Costs and accuracy of evaluation are just some of the factors to consider for companies building generative AI. To get the best out of these models, they also have to think about what they are actually capable of.

Limitations of Generative AI Models

Generative AI models of today are great at many things. They can help you with writing up professional emails, translating thousands of different languages, and even help you write your very own original theme song. However, have you ever asked it to generate a picture of a human hand holding a pencil? You may come across a very dysmorphic image with the hand’s fingers going every which way. The most common challenge is that the fingers don’t really look human-like.

The technology is notable in generating realistic images of landscapes and people’s faces, but it still has its limitations. Images of hands and fingers have proven to be a challenge for several big AI image generators such as Dall-E and Midjourney. Even though it has been trained on images of hands and fingers, no one has explicitly told the model that human fingers are not meant to bend backwards. Yes, AI has been trained on millions of images of hands, but it has seen hands in millions of different variations, from different views and positions as well. So after learning from all these data points, when it’s asked to generate a hand it may choose to return an output that is not very handy!

At the moment, we need to be very specific with the prompts we provide for generative AI models to return accurate images. Some developers are considering training AI with a very specific data set of hands, or even manually coding in the constraints of human hands into the algorithms. There are other limitations to generative AI, one of them being the data that backs its learning is the internet, and we all know what a circus the internet is. Nevertheless, such limitations are not permanent as we have some of the sharpest minds working on these challenges. Besides, these challenges are far outweighed by the value the technology adds.

And, as AI continues to learn through feedback loops and reinforcement learning, its use cases and advantages will expand as well.

Uses and Benefits of Generative AI Models

The biggest appeal there is to generative AI is that it can help automate repetitive content work, freeing up time to focus efforts and attention on more highly regarded tasks. Other uses span over many different industries, from chatbots in customer service and designing new products, to writing scripts for movies and helping in pharmaceutical drug development.

Generative AI enables the creation of new content, augments limited datasets, solves complex problems, personalized experiences, aids in prototyping and simulation, and assists in artistic expression and design.

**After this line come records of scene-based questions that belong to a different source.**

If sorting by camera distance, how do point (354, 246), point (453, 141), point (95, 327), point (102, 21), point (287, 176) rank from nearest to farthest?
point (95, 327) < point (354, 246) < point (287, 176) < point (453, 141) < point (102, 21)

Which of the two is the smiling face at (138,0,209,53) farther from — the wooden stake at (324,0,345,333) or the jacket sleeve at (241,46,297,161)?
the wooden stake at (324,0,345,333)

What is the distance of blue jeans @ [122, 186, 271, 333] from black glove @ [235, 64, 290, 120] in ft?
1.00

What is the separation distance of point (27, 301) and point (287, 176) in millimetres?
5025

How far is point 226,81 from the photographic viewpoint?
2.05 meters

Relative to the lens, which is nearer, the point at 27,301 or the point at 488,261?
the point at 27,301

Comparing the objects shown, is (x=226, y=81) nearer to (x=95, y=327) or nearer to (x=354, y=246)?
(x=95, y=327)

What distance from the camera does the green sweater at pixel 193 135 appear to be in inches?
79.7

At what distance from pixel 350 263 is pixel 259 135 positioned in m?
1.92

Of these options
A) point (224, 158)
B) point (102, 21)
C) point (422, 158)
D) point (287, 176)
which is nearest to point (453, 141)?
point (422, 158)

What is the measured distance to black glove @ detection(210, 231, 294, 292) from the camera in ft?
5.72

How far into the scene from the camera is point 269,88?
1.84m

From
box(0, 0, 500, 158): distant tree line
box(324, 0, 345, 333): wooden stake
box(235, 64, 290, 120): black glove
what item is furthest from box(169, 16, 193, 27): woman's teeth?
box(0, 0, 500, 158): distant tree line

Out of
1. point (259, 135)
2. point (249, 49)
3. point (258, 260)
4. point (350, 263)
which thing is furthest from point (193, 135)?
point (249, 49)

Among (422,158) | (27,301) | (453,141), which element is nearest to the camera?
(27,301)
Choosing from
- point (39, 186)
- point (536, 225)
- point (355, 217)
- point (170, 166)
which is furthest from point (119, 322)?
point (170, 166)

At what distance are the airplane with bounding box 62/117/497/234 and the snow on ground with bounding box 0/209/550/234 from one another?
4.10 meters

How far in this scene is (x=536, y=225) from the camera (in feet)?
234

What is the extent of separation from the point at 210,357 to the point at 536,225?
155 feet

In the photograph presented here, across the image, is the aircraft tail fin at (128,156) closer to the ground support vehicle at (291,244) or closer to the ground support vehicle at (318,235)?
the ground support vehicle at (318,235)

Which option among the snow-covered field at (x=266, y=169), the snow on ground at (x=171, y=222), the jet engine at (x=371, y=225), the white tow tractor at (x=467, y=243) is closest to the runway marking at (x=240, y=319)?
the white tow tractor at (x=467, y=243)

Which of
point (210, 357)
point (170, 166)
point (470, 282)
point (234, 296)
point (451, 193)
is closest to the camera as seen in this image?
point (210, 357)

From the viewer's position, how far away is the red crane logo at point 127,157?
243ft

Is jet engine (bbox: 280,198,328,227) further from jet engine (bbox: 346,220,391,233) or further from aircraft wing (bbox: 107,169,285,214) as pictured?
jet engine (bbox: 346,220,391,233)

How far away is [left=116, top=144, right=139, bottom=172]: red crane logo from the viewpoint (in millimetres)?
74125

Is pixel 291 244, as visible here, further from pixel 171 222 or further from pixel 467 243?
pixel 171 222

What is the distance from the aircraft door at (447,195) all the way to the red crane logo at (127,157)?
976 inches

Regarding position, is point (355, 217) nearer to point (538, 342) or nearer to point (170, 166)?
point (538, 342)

It fosters creativity, improves recommendation systems, optimizes solutions, and accelerates innovation across various domains.

Generative AI - The Future Outlook

Currently, generative AI sparks a lot of debate. It has had notable success in the creative and coding industries, but people still fear it may take over their jobs. It has helped organizations streamline processes and optimize operations, but there is still apprehension on data privacy issues. As we move ahead with generative AI, we must take into account areas where there is friction and address them appropriately.

Research has suggested that AI will not take jobs away, rather evolve current ones and create new opportunities too. AI service providers will see a need for creating ethical generative AI models that have increased focus on data control and security. Mistral AI is on a mission to show it can be done, by announcing the development of generative AI that meets the EU government standards and market concerns.

Improving the generative AI models in such ways will get more people to trust the technology and have it become a more practical part of their lives. Generative AI represents an exciting frontier in the field of AI, enabling machines to create content that was once exclusive to human effort.